Troubles de voisinage : le Sénat vote pour limiter les recours
Après lui avoir apporté quelques retouches, le Sénat a adopté ce 12 mars la proposition de loi issue de l'Assemblée et visant à réduire les conflits de voisinage, notamment à la campagne.
Après l'Assemblée nationale en décembre dernier (lire notre article), le Sénat a approuvé ce 12 mars la proposition de loi "visant à adapter le droit de la responsabilité civile aux enjeux actuels" et qui a principalement pour objet de limiter les conflits de voisinage à la campagne. Brandi comme réponse aux agriculteurs qui font face à une multiplication de plaintes de néo-ruraux s'installant à proximité d'exploitations parfois bruyantes, le texte porté par la députée Renaissance du Morbihan Nicole Le Peih introduit dans le code civil le principe d'une responsabilité fondée sur les "troubles anormaux de voisinage", une notion qui existait déjà dans la jurisprudence mais n'était pas codifiée. La proposition de loi insère aussi une exception de taille, qui dégage l'auteur de toute responsabilité lorsque ce trouble découle d'activités préexistantes à l'installation de la personne qui s'estime lésée.
"J'entends les préoccupations de nos agriculteurs, de plus en plus souvent confrontés à des néoruraux souhaitant s'installer au vert sans en accepter toutes les conséquences. Ce n'est pas acceptable, a déclaré le ministre de la Justice Éric Dupond-Moretti devant les sénateurs. Si l'on choisit la campagne, on doit l'accepter telle qu'elle est, avec ceux qui la font vivre."
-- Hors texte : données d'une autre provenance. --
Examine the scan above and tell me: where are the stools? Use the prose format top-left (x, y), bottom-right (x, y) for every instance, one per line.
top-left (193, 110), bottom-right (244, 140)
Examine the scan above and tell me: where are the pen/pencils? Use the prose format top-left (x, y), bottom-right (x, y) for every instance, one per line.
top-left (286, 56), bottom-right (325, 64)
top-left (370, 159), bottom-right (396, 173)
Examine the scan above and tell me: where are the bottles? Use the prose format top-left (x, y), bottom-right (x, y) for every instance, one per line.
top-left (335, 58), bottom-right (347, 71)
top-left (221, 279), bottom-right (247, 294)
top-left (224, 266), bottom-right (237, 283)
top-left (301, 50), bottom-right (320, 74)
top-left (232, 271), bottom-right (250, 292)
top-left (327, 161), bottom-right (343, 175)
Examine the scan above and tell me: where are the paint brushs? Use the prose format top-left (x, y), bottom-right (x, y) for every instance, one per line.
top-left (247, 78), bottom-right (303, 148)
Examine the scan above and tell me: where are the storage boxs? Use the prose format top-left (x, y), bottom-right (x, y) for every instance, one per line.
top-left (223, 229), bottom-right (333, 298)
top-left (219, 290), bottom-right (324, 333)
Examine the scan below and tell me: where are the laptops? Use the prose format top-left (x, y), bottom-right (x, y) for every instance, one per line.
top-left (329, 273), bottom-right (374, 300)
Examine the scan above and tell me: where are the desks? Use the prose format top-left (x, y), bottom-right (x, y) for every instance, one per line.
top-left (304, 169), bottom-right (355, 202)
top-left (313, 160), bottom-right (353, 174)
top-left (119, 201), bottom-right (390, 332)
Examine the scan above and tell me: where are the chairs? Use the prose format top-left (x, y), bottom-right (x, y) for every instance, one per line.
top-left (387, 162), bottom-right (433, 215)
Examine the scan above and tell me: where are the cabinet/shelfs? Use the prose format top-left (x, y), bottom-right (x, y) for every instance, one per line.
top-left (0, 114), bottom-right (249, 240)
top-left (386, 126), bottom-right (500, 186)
De nouvelles précisions pour les activités économiques et agricoles
Les sénateurs ont modifié le texte issu de l'Assemblée nationale en restreignant l'application de cette exception aux seules "activités économiques", et en l'élargissant lorsqu'elle concernera les activités agricoles. "Un agriculteur qui est obligé de se mettre aux normes et se voit alors condamné pour troubles de voisinage, il se retrouve dans une injustice flagrante", a dénoncé le sénateur LR de Haute-Loire Laurent Duplomb. Ainsi, la responsabilité ne s'appliquera pas non plus si le trouble provient "d'activités agricoles" qui se sont poursuivies "postérieurement" à l'installation, "dans des conditions nouvelles résultant de la mise en conformité" de l'activité à de nouvelles normes ou s'il n'est pas constaté "une aggravation substantielle du trouble par sa nature ou son intensité". Ils ont aussi précisé la notion d'installation, qui présentait selon eux l’inconvénient de ne pas renvoyer à un acte juridique mais à un critère factuel sujet à interprétation. En renvoyant à "l’acte ouvrant le droit de jouissance de la personne qui allègue subir le dommage ", ils y voient le double avantage "de prévoir une datation précise et de renvoyer à une réalité juridique plus objective et conforme au principe selon lequel 'celui qui vient aux nuisances ne peut s’en plaindre'".
Le gouvernement a accueilli avec scepticisme ces évolutions, estimant que le texte devait s'appliquer également en ville, sans le restreindre à des activités économiques. "La restriction aux seules activités économiques ne correspond pas à l'esprit du code civil, qui a vocation à être le plus général possible, a estimé Eric Dupont-Moretti. De même, la référence à l'acte ouvrant le droit de jouissance, qui n'inclut ni les permis de construire ni les actes authentiques de vente, restreint excessivement la portée du texte." Le garde des Sceaux a également craint une inconstitutionnalité du dispositif spécifique aux agriculteurs.
Exception pour les aires de jeux des crèches
En séance, les sénateurs sont également parvenus à introduire, contre l'avis du gouvernement, une autre exception pour que les "effets sonores causés par les enfants" dans les aires de jeux des crèches, en particulier, ne soient pas assimilés à des "troubles anormaux du voisinage".
Le texte a été soutenu par la majorité sénatoriale de la droite et du centre. Le groupe écologiste a voté contre tandis que les socialistes se sont abstenus. Députés et sénateurs devront désormais s'accorder sur un texte de compromis lors d'une commission mixte paritaire (CMP).